Wer will, wer hat noch nicht? Möglichkeiten der Sondierung

Stellt sich die Frage, wer ein ernsthaftes Interesse am Hahn haben könnte. Nach Informationen plant Plathner wohl vorerst kein neues Bieterverfahren. Er wird wohl mit den im vorangegangenen Verkaufsprozess unterlegenen Interessenten Gespräche führen. Darauf deutet seine Aussage von Mittwoch hin: „Gleichzeitig prüfe ich aber weitere Maßnahmen, um schnell Klarheit für den Flughafen Frankfurt-Hahn zu schaffen.“

Gut möglich, dass er bereits sondiert hat, ob seitens der damaligen Bieter noch Interesse besteht. Namen von möglichen neuen Käufern sind offiziell nicht bekannt. Ein Bieter war damals nach eigenen Angaben die NR Holding AG des Nürburgrings gewesen. Dahinter steht der russische Unternehmer Viktor Charitonin. Möglicherweise wollte die Holding den Hahn zusammen mit einem am Flughafen ansässigen Unternehmen kaufen.
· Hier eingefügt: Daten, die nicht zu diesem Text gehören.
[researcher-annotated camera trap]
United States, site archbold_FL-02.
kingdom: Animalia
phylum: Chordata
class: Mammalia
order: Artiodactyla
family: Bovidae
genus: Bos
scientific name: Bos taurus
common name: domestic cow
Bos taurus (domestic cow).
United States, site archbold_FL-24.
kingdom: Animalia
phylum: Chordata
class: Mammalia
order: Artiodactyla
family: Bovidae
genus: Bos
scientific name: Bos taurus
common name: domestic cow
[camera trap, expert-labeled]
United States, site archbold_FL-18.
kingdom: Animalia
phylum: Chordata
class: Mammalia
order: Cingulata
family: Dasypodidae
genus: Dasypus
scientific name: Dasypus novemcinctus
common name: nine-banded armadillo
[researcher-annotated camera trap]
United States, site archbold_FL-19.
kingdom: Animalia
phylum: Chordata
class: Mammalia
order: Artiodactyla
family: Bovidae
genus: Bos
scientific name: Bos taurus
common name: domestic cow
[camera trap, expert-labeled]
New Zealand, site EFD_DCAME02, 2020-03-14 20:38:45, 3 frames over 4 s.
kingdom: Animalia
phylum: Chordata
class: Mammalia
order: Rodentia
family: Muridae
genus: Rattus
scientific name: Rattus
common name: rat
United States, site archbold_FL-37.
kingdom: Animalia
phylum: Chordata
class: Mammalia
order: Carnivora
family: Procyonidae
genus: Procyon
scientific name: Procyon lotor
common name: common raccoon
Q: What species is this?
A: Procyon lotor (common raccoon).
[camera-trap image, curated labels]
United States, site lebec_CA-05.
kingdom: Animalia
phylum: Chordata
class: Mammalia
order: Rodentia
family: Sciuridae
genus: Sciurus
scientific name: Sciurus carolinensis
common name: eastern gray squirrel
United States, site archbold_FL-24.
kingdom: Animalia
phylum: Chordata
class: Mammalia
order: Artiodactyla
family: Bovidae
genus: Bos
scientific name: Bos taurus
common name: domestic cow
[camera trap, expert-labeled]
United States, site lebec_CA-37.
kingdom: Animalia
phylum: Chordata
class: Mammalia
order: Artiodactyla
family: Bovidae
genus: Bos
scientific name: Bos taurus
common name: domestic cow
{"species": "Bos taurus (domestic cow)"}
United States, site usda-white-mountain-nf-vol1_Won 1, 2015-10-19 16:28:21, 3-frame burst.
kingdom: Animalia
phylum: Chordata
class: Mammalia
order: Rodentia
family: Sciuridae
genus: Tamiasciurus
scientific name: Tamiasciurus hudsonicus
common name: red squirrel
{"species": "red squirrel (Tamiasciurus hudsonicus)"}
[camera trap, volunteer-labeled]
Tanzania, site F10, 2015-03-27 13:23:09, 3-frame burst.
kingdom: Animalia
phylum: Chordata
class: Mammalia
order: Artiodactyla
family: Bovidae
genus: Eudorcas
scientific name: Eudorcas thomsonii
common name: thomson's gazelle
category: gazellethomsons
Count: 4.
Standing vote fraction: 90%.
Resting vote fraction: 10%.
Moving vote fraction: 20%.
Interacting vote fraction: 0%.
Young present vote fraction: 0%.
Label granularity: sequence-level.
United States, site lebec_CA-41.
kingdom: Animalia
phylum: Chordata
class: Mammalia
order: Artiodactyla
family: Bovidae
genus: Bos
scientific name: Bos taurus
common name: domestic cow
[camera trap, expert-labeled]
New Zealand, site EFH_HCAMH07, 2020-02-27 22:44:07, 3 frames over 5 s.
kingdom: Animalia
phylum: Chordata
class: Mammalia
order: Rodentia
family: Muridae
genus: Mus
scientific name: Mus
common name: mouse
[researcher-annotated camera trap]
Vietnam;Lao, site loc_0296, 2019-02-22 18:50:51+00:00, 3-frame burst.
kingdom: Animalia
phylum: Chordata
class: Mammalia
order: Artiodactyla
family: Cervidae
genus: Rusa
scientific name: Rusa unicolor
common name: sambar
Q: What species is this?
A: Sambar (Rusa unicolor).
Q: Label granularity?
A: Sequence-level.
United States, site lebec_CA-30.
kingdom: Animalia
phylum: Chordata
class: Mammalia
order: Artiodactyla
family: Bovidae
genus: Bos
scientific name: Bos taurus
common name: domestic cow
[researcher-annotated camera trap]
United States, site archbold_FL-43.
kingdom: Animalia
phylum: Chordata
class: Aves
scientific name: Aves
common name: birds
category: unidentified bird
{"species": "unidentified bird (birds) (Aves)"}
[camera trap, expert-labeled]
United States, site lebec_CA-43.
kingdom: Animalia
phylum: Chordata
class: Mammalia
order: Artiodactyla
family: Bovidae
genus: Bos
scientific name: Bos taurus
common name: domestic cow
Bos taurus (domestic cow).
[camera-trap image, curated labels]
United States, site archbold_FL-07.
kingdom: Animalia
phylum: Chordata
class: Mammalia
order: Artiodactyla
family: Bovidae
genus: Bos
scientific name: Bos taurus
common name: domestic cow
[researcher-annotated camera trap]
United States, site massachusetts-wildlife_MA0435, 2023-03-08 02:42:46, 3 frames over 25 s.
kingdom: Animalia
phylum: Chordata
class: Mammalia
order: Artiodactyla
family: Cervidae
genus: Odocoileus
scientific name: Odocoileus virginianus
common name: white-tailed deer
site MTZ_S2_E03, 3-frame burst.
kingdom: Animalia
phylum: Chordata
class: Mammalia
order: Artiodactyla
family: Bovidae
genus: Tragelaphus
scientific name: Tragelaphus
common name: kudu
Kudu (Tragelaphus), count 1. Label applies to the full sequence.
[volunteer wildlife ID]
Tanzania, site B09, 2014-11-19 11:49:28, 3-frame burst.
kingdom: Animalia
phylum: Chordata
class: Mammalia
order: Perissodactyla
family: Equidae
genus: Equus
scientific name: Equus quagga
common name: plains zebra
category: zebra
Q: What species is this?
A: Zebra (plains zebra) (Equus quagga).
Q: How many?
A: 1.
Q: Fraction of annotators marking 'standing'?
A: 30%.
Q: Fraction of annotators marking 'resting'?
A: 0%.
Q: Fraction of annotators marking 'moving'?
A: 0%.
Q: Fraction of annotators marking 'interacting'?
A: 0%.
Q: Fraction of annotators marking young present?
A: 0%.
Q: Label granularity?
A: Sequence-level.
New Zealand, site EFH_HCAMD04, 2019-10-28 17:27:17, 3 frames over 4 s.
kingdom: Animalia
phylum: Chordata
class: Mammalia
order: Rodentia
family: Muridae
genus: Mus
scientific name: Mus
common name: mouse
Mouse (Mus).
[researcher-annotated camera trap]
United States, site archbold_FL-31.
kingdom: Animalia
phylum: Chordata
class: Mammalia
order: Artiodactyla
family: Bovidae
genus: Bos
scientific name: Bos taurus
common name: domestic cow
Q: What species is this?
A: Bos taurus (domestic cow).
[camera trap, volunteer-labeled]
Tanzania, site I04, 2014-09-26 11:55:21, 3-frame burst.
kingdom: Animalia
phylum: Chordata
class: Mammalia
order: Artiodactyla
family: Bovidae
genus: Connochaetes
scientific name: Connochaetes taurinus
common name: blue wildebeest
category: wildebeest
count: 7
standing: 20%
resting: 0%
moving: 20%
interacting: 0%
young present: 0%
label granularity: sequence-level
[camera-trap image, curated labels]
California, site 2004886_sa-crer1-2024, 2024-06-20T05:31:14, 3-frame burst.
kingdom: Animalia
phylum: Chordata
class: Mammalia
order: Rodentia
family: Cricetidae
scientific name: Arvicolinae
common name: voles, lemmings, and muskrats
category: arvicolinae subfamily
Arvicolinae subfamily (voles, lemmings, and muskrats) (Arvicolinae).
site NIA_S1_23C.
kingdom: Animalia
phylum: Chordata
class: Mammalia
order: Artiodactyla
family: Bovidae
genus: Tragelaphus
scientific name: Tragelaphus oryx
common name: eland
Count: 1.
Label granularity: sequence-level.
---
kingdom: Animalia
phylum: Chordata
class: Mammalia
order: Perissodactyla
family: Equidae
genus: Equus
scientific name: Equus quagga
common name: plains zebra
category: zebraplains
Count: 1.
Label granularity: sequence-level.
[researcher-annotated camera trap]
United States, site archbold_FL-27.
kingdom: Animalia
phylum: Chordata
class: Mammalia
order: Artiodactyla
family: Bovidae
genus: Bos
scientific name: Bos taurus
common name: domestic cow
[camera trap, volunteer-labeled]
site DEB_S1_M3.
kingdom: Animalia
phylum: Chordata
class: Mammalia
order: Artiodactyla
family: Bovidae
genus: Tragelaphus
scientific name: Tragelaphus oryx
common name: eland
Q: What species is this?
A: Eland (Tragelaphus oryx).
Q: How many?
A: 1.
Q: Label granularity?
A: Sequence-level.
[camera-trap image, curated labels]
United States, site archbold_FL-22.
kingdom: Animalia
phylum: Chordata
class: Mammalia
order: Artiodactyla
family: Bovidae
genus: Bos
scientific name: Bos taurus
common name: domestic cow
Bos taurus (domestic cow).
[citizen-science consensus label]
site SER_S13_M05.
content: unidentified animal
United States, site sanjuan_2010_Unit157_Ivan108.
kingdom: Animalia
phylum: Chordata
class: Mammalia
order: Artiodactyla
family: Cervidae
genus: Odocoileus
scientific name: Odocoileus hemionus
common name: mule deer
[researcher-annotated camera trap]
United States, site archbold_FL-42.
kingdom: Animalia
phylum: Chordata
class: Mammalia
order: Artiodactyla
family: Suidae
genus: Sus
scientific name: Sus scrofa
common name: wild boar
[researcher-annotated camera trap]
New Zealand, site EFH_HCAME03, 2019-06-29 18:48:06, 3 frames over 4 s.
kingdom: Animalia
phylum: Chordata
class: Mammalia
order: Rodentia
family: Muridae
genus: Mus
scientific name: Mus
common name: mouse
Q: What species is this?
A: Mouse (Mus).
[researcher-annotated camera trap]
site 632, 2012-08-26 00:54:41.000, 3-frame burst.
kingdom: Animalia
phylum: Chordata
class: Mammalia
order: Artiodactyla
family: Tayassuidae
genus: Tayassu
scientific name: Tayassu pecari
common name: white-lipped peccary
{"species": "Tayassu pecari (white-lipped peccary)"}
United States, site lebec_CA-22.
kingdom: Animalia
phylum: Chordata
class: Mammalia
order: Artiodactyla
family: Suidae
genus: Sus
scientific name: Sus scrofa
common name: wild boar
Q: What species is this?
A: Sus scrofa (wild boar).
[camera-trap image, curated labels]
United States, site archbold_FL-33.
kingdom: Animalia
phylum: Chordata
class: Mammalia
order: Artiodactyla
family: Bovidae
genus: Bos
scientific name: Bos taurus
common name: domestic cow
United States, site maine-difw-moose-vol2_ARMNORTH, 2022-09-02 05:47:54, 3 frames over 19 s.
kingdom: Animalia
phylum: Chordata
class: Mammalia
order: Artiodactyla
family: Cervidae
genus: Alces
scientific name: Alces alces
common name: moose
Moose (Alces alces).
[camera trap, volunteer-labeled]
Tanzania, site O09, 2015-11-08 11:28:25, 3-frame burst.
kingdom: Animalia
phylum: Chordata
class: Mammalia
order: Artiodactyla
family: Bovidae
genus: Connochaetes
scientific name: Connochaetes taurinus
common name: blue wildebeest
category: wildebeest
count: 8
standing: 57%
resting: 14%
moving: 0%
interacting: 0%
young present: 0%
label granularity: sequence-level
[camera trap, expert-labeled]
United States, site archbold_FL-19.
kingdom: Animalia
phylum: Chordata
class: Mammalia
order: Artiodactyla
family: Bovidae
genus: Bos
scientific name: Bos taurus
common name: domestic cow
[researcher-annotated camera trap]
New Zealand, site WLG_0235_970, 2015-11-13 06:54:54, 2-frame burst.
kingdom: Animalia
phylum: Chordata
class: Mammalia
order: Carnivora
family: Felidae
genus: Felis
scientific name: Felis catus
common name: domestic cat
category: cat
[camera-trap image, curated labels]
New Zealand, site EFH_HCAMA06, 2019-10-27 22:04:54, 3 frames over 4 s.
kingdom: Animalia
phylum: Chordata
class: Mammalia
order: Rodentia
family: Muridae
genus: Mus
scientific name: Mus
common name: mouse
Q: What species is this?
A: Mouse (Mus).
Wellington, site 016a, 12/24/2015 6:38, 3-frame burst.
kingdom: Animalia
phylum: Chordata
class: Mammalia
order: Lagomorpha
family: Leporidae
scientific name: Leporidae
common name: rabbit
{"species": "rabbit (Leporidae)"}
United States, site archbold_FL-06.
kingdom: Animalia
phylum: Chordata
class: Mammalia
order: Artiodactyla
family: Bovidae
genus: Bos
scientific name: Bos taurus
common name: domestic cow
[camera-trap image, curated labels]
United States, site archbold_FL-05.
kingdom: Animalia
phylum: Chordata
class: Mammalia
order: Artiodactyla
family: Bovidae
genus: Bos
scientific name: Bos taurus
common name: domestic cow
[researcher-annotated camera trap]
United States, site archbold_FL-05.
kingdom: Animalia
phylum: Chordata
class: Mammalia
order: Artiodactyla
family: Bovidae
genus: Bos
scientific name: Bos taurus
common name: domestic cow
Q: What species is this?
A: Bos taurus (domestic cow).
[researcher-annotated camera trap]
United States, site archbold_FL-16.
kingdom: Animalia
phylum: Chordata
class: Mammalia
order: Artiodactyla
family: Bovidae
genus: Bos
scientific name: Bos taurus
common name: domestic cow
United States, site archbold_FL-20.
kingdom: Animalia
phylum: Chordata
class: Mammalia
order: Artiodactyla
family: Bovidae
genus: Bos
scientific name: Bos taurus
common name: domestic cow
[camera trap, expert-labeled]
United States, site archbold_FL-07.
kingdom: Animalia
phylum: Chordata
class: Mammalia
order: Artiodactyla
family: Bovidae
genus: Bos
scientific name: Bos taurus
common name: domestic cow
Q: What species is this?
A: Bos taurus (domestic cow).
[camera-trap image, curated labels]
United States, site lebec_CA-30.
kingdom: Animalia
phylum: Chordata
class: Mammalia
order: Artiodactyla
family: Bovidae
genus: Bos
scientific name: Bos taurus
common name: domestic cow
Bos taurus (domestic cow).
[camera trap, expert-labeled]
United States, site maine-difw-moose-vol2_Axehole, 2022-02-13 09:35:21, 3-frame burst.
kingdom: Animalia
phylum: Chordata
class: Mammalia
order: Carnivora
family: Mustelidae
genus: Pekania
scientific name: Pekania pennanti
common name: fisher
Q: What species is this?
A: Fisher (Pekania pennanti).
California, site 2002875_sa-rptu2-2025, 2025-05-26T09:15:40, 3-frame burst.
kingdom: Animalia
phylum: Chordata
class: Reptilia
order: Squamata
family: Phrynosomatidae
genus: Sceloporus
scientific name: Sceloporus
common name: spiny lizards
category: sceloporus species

Weiterer Bieter damals war ein Zusammenschluss von zwei Unternehmen aus der Region Trier. Deren Hauptinteresse war der Ausbau des Frachtfluges am Hahn und möglicherweise die Errichtung eines Gewerbegebietes.

Hintergrundinformationen – kurz und knapp

Die Flughafen Frankfurt-Hahn GmbH war im Oktober 2021 in die Insolvenz gegangen. Ende Juni 2022 hatte Swift Conjoy aus Frankfurt den Zuschlag für den mehrheitlichen Erwerb bekommen. Ein Kaufvertrag über eine nicht bekannte Summe wurde unterzeichnet.

Ohne die Zahlung der vereinbarten Summe ist der Kauf des Airports nicht vollzogen. Das Hauptgläubiger ist das Land Rheinland-Pfalz, das Land Hessen hält noch einen Minderheitsanteil von 17,5 %.

Der Flugbetrieb auf dem Airport mit rund 400 Beschäftigten läuft derzeit normal. Im aktuellen Winterflugplan werden vom Hahn mehr als 30 Ziele angeflogen.

Hahn ist der einzige größere Airport in Rheinland-Pfalz. Der einstige US-Militärflughafen wird seit 1993 zivil betrieben.